The SaaS sales funnel provides a strategic approach to marketing SaaS and leads to a more interactive consumer-business relationship.
Particularly, the SaaS funnel offers modern businesses a new way to approach customer acquisition, business metrics, and customer retention. Technology transforms human communication and floods the world today, much to the advantage of businesses.
Within the last decade, the SaaS market took off. Now, relationship building from a business-consumer perspective presents new challenges and profits both company owner and consumer. Social media platforms, search engine optimization, and SaaS provide new ways to build consumer trust and engagement.
Understanding lead generation, lead conversion, and product sales permit businesses to capitalize on SaaS technology. Customer awareness, engagement, and intent work together to create lifetime buyers and promote brand loyalty.
Perfecting a business’s SaaS funnel and optimizing SaaS strategy encourages optimal growth and production.
Check out the following SaaS marketing funnel questions to clarify the process with your sales teams and marketing teams.
Different businesses have different numbers of stages depending on company needs.
SaaS sales funnel generally consists of 4 key stages:
1.Site Audience and Awareness
Audience tops your SaaS funnel; the audience consists of the number of people who come to your site.
Most SaaS companies offer a free trial that leads to a paid trial. After a person visits your site, marketing automation launches the free trial and sign-up stage.

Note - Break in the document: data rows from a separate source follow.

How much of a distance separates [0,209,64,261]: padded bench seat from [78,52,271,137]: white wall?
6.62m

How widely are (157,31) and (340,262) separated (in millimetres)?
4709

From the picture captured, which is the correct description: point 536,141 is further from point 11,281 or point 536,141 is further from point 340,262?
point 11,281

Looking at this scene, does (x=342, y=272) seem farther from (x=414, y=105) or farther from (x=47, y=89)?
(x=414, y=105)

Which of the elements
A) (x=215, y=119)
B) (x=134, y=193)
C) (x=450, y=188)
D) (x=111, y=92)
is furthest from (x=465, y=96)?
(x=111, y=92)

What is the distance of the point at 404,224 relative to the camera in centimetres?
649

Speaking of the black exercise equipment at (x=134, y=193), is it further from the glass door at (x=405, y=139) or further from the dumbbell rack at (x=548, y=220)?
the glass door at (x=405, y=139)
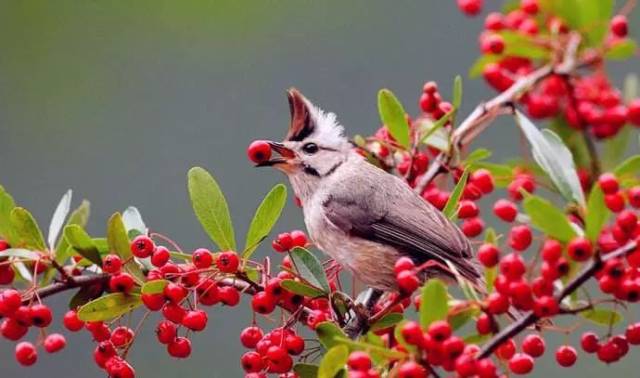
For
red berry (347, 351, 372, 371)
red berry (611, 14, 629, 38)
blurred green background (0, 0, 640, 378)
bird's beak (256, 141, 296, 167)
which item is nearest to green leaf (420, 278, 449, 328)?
red berry (347, 351, 372, 371)

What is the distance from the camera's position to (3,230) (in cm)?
242

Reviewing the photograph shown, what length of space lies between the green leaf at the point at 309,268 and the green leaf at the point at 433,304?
0.47 metres

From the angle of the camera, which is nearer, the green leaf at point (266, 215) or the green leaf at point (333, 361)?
the green leaf at point (333, 361)

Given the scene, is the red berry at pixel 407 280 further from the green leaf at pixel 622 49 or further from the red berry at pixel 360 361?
the green leaf at pixel 622 49

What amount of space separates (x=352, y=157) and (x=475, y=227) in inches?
26.1

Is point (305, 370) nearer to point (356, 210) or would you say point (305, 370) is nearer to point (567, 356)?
point (567, 356)

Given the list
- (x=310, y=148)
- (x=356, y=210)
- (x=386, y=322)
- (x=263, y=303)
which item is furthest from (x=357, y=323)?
(x=310, y=148)

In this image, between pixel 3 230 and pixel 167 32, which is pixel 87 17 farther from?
pixel 3 230

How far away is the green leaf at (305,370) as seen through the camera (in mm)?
2131

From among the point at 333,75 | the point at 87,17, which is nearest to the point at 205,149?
the point at 333,75

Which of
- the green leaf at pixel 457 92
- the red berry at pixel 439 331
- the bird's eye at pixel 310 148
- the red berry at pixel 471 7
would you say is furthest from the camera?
the red berry at pixel 471 7

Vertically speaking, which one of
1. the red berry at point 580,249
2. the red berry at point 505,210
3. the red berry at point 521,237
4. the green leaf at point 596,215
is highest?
the green leaf at point 596,215

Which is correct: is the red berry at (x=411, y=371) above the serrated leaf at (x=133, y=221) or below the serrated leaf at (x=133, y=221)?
below

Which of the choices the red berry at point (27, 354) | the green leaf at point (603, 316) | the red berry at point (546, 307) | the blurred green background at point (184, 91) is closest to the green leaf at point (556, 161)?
the green leaf at point (603, 316)
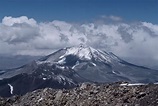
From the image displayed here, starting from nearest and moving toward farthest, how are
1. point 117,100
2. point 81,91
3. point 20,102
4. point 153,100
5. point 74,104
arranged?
point 153,100, point 117,100, point 74,104, point 81,91, point 20,102

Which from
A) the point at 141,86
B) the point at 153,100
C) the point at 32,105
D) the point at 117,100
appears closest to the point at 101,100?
the point at 117,100

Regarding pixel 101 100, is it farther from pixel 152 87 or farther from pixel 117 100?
pixel 152 87

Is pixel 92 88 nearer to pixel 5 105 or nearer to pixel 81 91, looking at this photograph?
pixel 81 91

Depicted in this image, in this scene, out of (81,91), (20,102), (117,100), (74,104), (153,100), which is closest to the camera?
(153,100)

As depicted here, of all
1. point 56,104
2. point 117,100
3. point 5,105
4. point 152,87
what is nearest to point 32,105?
point 56,104

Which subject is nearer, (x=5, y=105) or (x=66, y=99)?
(x=66, y=99)

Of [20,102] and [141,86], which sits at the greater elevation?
[141,86]
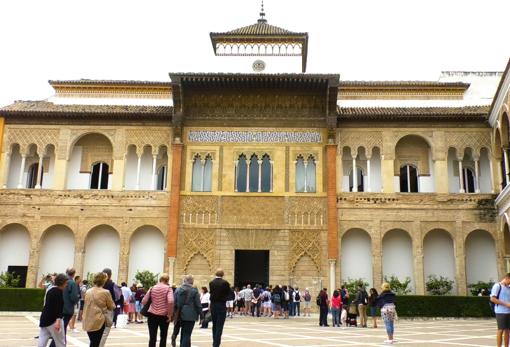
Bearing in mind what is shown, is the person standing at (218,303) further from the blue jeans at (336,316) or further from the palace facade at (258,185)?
the palace facade at (258,185)

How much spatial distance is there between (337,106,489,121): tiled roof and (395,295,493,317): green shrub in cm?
850

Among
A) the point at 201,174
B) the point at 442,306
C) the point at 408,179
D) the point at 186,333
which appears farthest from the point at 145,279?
the point at 186,333

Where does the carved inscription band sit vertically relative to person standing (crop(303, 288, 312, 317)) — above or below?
above

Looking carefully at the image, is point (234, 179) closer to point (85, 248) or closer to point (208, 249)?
point (208, 249)

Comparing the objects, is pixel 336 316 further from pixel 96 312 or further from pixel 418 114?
pixel 96 312

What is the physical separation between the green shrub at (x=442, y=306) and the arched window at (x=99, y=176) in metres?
14.6

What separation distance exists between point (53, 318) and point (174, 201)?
17.6m

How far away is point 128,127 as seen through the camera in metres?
26.4

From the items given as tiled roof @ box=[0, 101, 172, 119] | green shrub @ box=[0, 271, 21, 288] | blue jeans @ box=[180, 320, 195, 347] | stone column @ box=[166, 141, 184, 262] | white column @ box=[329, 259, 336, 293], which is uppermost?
tiled roof @ box=[0, 101, 172, 119]

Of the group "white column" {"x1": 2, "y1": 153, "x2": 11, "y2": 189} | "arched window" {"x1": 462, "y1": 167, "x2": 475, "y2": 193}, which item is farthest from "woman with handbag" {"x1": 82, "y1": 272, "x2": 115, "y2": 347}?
"arched window" {"x1": 462, "y1": 167, "x2": 475, "y2": 193}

After the free sign-up, use SaaS technology to track potential customers. Monitor how leads interact with your product.
4. Customer Loyalty
Every company needs customer retention and paying customers. Customers trigger the last step of the SaaS model when they pay for your product.
Marketers use the sales funnel approach to engage potential customers with a company’s service or product.
A sales funnel visualizes the customer journey process. Typically, a sales funnel illustrates every stage of the sales process, starting with brand awareness and ending when a customer makes a purchase and stays loyal to the company.
The SaaS sales process starts with a product sign-up or other ways to onboard new subscribers. Typically, the SaaS sales process ends with a paid renewal option.
The free to paid trial pipeline serves as an example of a SaaS sales process.